__Problem details__
When you copy the entries, keep every word exactly as it is and drop the images.

__Data listing__
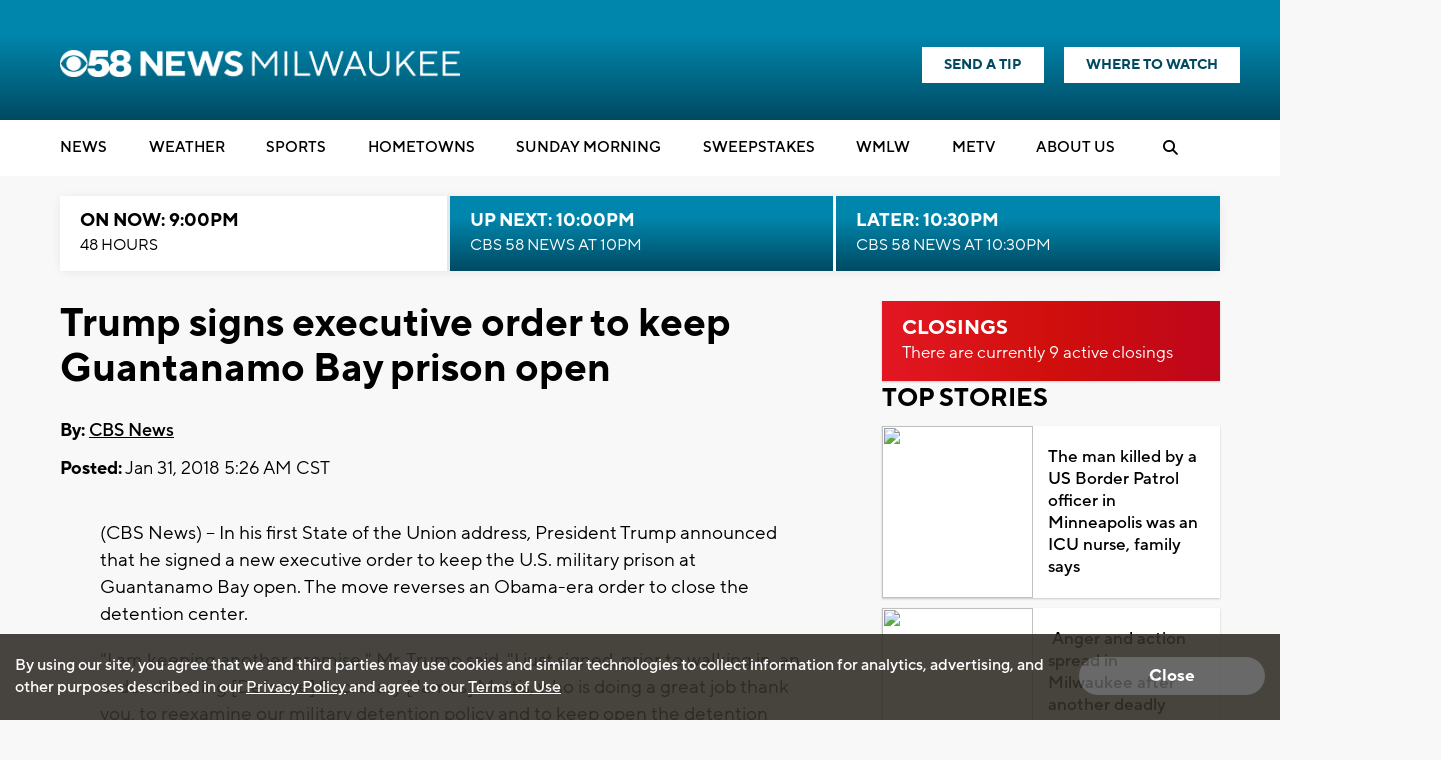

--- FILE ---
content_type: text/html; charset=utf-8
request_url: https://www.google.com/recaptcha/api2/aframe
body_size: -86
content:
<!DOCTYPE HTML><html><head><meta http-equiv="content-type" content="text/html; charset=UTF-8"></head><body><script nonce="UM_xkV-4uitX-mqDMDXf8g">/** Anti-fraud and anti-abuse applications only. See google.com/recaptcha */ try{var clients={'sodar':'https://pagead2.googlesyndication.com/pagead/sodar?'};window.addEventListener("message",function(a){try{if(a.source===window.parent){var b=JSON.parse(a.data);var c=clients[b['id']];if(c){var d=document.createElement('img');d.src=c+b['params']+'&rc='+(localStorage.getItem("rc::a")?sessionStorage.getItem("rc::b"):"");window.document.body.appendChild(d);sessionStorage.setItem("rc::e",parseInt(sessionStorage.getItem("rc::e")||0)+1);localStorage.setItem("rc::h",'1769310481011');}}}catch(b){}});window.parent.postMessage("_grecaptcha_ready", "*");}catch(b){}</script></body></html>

__Written answer__
--- FILE ---
content_type: text/html; charset=utf-8
request_url: https://www.google.com/recaptcha/api2/aframe
body_size: -86
content:
<!DOCTYPE HTML><html><head><meta http-equiv="content-type" content="text/html; charset=UTF-8"></head><body><script nonce="UM_xkV-4uitX-mqDMDXf8g">/** Anti-fraud and anti-abuse applications only. See google.com/recaptcha */ try{var clients={'sodar':'https://pagead2.googlesyndication.com/pagead/sodar?'};window.addEventListener("message",function(a){try{if(a.source===window.parent){var b=JSON.parse(a.data);var c=clients[b['id']];if(c){var d=document.createElement('img');d.src=c+b['params']+'&rc='+(localStorage.getItem("rc::a")?sessionStorage.getItem("rc::b"):"");window.document.body.appendChild(d);sessionStorage.setItem("rc::e",parseInt(sessionStorage.getItem("rc::e")||0)+1);localStorage.setItem("rc::h",'1769310481011');}}}catch(b){}});window.parent.postMessage("_grecaptcha_ready", "*");}catch(b){}</script></body></html>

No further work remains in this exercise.